Legacy fits the blueprint for previous Seacoast deals.
It provides Seacoast with a digestible balance sheet — $432 million of deposits and $482 million of loans — and the change to cut about 45% of Legacy’s annual operating expenses. With that in mind, Seacoast said the deal should be 6% accretive to its 2022 earnings per share.
Seacoast’s executives said they can earn back any dilution to the company’s tangible book value in a matter of months.
Shaffer said he projects mid- to high-single-digit loan growth for Seacoast and Legacy over the second half of 2021. After the deal closes, likely in the third quarter, Seacoast would offer more products and services to Legacy customers, including wealth management, mortgage banking, Small Business Administration loans and various consumer products.
While Seacoast would first consider smaller deals to stay below $10 billion of assets, the threshold where banks give up interchange income and draw more regulatory scrutiny, Shaffer said the company has the wherewithal to pursue $2 billion-asset targets.

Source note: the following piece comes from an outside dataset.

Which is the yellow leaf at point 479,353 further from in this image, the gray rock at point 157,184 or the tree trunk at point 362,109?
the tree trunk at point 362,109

“We prefer the smaller deals; the execution risk is lower,” Shaffer said.
“We prefer the infill-type situations where we find them,” he added. “If we were to cross $10 billion, the deal would have to deliver in a way that keeps our shareholder returns where they are today. We're very cognizant of valuation and what drives valuation, and it's something that we'll remain very focused on as we get near the $10 billion” level.
Scouten said that, after Paycheck Protection Program loans roll off each bank’s books, Seacoast will likely have about $8.5 billion of assets. That would leave it room to do two more deals relatively soon like the one for Legacy before worrying about the $10 billion threshold.
“That’s my guess — two more smaller deals near term,” Scouten said.